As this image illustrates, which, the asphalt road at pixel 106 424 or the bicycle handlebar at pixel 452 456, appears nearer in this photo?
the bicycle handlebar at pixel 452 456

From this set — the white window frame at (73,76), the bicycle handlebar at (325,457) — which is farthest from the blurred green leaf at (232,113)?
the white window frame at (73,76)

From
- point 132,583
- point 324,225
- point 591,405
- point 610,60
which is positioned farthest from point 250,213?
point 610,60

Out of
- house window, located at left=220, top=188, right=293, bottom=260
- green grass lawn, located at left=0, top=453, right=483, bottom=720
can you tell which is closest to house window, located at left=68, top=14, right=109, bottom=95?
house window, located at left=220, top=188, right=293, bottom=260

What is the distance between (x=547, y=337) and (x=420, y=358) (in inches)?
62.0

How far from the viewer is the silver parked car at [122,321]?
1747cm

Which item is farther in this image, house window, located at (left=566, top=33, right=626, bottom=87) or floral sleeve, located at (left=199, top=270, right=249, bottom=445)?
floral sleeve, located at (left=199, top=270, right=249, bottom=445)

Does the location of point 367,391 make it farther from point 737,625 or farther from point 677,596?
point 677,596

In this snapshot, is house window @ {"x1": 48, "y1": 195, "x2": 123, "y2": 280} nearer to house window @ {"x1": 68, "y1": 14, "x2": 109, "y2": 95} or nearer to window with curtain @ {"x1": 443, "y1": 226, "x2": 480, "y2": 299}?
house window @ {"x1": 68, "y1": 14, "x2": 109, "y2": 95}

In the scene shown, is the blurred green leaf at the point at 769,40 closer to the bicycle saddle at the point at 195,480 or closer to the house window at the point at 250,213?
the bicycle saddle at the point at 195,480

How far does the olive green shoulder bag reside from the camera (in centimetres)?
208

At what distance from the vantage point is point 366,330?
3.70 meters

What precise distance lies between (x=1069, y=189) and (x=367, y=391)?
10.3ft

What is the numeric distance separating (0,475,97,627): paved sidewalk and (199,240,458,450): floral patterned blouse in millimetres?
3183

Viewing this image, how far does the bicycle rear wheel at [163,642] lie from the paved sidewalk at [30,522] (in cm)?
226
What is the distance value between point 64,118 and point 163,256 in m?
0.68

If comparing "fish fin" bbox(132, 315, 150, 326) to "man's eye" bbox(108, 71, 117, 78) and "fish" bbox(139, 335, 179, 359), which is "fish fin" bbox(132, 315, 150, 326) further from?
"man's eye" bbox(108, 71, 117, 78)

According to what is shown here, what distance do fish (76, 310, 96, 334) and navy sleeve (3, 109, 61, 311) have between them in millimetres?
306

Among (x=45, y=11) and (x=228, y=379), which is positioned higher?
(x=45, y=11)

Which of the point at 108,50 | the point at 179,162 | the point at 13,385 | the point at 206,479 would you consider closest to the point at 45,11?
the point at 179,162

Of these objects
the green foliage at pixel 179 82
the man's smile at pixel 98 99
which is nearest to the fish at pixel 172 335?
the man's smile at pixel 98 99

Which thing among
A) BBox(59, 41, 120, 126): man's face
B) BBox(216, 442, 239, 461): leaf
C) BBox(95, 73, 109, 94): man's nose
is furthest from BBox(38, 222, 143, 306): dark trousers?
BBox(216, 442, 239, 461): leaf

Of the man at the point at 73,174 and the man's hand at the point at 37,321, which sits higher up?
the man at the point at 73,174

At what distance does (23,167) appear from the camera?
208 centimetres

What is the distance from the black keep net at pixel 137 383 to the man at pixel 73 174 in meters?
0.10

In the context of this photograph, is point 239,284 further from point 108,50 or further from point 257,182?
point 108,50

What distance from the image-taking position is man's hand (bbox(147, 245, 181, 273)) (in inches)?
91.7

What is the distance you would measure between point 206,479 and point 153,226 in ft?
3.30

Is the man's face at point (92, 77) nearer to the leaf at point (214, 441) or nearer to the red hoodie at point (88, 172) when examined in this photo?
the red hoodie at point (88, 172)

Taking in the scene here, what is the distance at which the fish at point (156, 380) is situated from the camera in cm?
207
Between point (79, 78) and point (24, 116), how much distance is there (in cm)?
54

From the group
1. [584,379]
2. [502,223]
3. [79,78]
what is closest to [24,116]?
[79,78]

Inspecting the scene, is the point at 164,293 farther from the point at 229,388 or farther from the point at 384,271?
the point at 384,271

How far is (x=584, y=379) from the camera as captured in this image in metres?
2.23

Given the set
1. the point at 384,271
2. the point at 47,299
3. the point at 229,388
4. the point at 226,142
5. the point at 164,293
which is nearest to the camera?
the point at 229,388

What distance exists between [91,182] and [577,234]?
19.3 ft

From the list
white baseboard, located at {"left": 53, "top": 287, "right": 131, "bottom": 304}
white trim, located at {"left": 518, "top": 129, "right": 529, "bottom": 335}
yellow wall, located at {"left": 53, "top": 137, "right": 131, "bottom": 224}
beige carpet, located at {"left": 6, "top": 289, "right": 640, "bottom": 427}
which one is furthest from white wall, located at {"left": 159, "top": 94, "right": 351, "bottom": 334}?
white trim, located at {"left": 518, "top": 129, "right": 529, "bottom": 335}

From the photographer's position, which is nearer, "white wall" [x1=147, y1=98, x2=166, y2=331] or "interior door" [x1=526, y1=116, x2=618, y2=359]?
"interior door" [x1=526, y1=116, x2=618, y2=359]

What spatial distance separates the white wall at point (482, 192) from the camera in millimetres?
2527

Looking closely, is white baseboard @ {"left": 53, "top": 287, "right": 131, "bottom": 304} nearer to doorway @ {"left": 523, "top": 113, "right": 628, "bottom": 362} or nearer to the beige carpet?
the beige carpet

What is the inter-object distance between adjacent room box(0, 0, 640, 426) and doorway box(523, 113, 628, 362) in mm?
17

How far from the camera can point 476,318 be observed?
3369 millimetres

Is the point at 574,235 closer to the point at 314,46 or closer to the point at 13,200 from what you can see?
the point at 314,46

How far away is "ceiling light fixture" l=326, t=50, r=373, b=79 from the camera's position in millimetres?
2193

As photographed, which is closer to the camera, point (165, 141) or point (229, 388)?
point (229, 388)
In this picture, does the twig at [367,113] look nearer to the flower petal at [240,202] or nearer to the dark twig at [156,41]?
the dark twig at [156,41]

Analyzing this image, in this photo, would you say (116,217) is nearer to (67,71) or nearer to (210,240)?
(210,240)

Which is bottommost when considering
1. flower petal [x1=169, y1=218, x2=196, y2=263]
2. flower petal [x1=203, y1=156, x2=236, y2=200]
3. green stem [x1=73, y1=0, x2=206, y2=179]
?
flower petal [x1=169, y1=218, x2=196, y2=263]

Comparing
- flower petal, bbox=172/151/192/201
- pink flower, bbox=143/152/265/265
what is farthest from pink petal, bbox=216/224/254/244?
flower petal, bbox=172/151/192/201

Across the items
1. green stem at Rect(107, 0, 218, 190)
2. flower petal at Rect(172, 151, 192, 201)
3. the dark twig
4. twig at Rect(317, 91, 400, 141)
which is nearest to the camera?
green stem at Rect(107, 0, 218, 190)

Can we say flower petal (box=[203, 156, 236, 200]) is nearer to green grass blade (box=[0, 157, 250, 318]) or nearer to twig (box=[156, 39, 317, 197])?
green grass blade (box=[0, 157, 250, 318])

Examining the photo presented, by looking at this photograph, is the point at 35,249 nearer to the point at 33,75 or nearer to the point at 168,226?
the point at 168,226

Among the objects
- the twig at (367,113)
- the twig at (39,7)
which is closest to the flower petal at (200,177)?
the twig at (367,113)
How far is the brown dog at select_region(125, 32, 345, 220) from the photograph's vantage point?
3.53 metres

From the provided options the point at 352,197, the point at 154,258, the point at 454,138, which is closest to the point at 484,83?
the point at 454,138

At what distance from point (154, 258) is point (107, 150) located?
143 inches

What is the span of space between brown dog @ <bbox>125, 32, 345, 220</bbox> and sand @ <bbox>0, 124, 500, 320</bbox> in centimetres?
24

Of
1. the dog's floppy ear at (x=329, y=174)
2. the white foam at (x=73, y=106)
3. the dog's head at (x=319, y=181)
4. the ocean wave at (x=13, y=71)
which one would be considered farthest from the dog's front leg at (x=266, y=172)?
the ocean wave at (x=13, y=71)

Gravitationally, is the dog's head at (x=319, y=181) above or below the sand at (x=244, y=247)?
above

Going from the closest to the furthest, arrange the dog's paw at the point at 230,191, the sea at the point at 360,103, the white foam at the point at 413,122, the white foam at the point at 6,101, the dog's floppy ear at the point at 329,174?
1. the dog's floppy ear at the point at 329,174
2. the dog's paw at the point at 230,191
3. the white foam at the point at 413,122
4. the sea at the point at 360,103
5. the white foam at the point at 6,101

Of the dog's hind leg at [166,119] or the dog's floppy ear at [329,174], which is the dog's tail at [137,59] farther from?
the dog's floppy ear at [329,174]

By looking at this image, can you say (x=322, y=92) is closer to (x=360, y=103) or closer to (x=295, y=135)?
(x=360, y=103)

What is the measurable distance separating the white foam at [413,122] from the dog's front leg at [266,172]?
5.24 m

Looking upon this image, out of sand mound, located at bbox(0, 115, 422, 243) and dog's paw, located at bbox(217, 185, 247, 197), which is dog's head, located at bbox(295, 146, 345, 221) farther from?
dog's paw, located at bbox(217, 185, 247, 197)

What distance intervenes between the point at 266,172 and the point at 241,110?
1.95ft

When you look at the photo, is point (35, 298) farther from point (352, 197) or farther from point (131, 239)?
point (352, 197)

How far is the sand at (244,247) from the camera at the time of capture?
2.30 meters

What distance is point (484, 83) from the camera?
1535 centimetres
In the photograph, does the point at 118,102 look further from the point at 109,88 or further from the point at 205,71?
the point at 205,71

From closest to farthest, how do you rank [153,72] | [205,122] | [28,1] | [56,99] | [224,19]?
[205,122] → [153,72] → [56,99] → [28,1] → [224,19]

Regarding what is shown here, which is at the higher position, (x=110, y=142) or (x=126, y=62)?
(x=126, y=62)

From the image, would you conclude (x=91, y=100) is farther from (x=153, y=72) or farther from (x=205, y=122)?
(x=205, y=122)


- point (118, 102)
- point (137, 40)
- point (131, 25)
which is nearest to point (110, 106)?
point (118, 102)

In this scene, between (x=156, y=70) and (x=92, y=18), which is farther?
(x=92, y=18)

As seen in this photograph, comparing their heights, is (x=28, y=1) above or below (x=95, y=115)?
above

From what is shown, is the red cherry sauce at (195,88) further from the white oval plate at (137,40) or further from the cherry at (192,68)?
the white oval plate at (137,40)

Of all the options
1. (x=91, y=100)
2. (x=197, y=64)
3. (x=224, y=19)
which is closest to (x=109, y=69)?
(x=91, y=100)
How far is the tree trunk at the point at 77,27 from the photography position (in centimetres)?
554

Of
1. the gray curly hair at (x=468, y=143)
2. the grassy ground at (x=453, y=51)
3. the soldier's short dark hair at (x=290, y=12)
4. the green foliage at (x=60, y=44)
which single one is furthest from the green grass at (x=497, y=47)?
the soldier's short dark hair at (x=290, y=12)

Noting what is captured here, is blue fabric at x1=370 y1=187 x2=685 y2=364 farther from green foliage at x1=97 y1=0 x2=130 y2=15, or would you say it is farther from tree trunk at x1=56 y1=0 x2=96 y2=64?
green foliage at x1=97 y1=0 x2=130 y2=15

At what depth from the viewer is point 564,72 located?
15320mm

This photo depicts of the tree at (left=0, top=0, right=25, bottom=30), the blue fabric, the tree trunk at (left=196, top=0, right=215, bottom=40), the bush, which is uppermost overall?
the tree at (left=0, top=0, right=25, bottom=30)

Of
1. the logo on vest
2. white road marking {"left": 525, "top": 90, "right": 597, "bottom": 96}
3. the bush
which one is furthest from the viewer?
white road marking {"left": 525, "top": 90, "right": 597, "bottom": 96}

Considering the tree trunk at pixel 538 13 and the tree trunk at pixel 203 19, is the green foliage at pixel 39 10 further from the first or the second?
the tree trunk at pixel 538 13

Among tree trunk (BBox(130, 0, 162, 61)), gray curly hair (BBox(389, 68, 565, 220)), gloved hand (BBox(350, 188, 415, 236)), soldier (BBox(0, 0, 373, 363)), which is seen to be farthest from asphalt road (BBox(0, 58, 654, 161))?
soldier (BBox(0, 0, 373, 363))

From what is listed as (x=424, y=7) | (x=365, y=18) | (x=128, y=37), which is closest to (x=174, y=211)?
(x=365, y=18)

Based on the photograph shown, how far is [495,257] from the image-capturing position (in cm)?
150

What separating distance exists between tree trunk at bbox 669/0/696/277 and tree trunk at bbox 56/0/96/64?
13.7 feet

********

Task directions:
Make an exact copy of every line from the one with "Noting what is" to the end of the data, with the first and last of those lines included.

Answer below:
Noting what is captured here, is blue fabric at x1=370 y1=187 x2=685 y2=364 farther from green foliage at x1=97 y1=0 x2=130 y2=15, or would you say it is farther from tree trunk at x1=56 y1=0 x2=96 y2=64?
green foliage at x1=97 y1=0 x2=130 y2=15

At what depth from the viewer is point 564,72 located?
15320mm

This photo depicts of the tree at (left=0, top=0, right=25, bottom=30), the blue fabric, the tree trunk at (left=196, top=0, right=215, bottom=40), the bush, which is uppermost overall?
the tree at (left=0, top=0, right=25, bottom=30)

Of
1. the logo on vest
2. white road marking {"left": 525, "top": 90, "right": 597, "bottom": 96}
3. the bush
which one is furthest from the viewer?
white road marking {"left": 525, "top": 90, "right": 597, "bottom": 96}

Considering the tree trunk at pixel 538 13 and the tree trunk at pixel 203 19, is the green foliage at pixel 39 10 further from the first or the second?
the tree trunk at pixel 538 13

Among tree trunk (BBox(130, 0, 162, 61)), gray curly hair (BBox(389, 68, 565, 220)), gloved hand (BBox(350, 188, 415, 236)), soldier (BBox(0, 0, 373, 363)), which is seen to be farthest from asphalt road (BBox(0, 58, 654, 161))?
soldier (BBox(0, 0, 373, 363))

From what is listed as (x=424, y=7) | (x=365, y=18) | (x=128, y=37), which is closest to (x=174, y=211)?
(x=365, y=18)

Based on the photograph shown, how far is [495,257] from the image-capturing position (in cm)?
150

What separating distance exists between tree trunk at bbox 669/0/696/277 and tree trunk at bbox 56/0/96/64?
13.7 feet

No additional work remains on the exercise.